━━━━━ EXERCISE MATERIALS ━━━━━
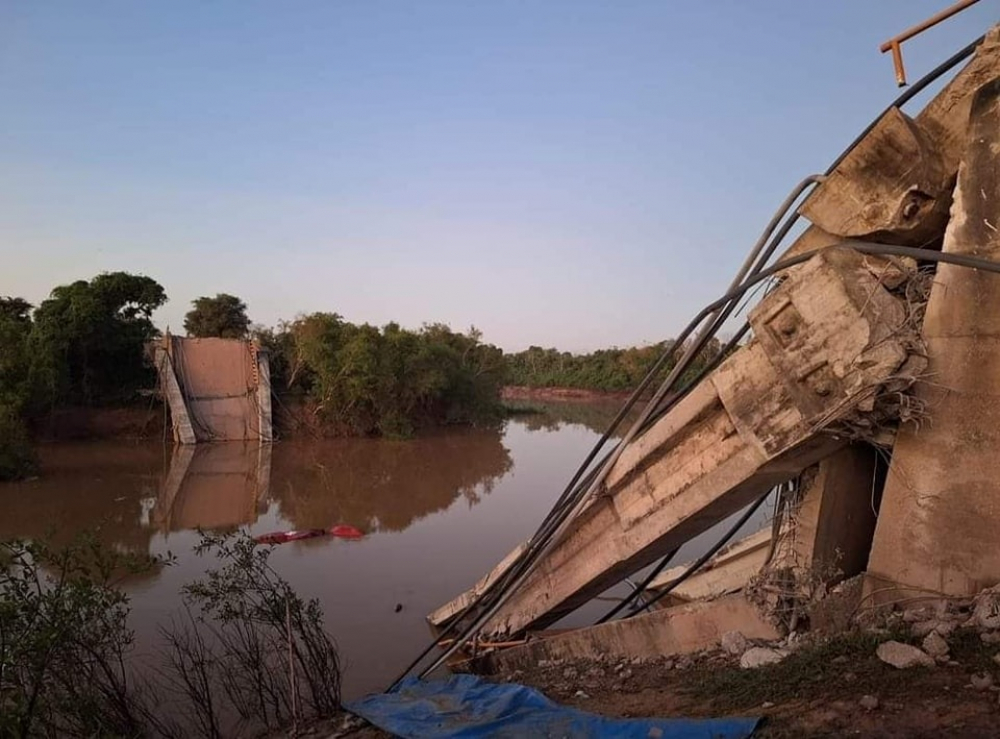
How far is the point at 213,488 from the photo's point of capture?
1558 centimetres

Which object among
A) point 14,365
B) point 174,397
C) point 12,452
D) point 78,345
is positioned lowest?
point 12,452

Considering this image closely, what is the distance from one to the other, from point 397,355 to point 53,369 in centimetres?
1125

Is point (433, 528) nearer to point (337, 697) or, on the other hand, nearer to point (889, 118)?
point (337, 697)

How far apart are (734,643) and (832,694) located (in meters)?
1.27

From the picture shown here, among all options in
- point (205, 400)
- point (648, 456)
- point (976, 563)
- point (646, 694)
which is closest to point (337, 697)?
point (646, 694)

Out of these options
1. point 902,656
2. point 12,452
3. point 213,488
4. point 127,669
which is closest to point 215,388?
point 213,488

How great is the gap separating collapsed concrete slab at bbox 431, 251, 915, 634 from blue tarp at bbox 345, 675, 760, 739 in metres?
1.50

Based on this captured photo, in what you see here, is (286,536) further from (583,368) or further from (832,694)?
(583,368)

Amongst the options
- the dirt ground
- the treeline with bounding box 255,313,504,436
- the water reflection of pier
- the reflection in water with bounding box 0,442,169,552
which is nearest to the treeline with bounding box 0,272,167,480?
the reflection in water with bounding box 0,442,169,552

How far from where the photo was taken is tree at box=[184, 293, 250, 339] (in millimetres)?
33938

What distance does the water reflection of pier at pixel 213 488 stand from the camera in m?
12.6

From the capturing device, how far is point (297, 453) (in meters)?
21.7

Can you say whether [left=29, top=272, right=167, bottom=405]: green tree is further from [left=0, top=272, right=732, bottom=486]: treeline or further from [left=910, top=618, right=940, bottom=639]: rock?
[left=910, top=618, right=940, bottom=639]: rock

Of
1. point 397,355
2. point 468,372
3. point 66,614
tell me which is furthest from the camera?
point 468,372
━━━━━
→ **TASK GOAL**
Rewrite the data above with every "treeline" changed to "tree line" and everything else left as it is. Leave out the pictures.

→ **SOLUTION TO THIS PROBLEM**
How far is the point at 213,488 from the photo's point of capture?
1558 centimetres

Which object among
A) point 14,365
B) point 174,397
C) point 12,452
D) point 78,345
is positioned lowest?
point 12,452

Considering this image closely, what is the distance from one to the other, from point 397,355 to point 53,369 in centimetres?
1125

Is point (433, 528) nearer to point (337, 697) or, on the other hand, nearer to point (889, 118)?
point (337, 697)

How far apart are (734,643) and (832,694) located (in meters)?
1.27

From the picture shown here, among all options in
- point (205, 400)
- point (648, 456)
- point (976, 563)
- point (646, 694)
which is closest to point (337, 697)?
point (646, 694)

Out of these options
1. point 902,656
2. point 12,452
3. point 213,488
4. point 127,669
which is closest to point 215,388?
point 213,488

How great is the gap separating collapsed concrete slab at bbox 431, 251, 915, 634 from blue tarp at bbox 345, 675, 760, 739 in metres?
1.50

Based on this captured photo, in what you see here, is (286,536) further from (583,368) or further from (832,694)?
(583,368)

Amongst the options
- the dirt ground
- the tree line with bounding box 255,313,504,436
- the water reflection of pier
- the reflection in water with bounding box 0,442,169,552
which is nearest to the tree line with bounding box 0,272,167,480?
the reflection in water with bounding box 0,442,169,552

How far from where the photo was taken is tree at box=[184, 293, 250, 339] (in millimetres)?
33938

What distance does the water reflection of pier at pixel 213 488 stand from the camera in m?
12.6

From the capturing device, how far is point (297, 453) (in meters)?
21.7

Can you say whether [left=29, top=272, right=167, bottom=405]: green tree is further from [left=0, top=272, right=732, bottom=486]: tree line or further from [left=910, top=618, right=940, bottom=639]: rock?
[left=910, top=618, right=940, bottom=639]: rock

Of
1. point 397,355
2. point 468,372
3. point 66,614
tell me which is furthest from the camera?
point 468,372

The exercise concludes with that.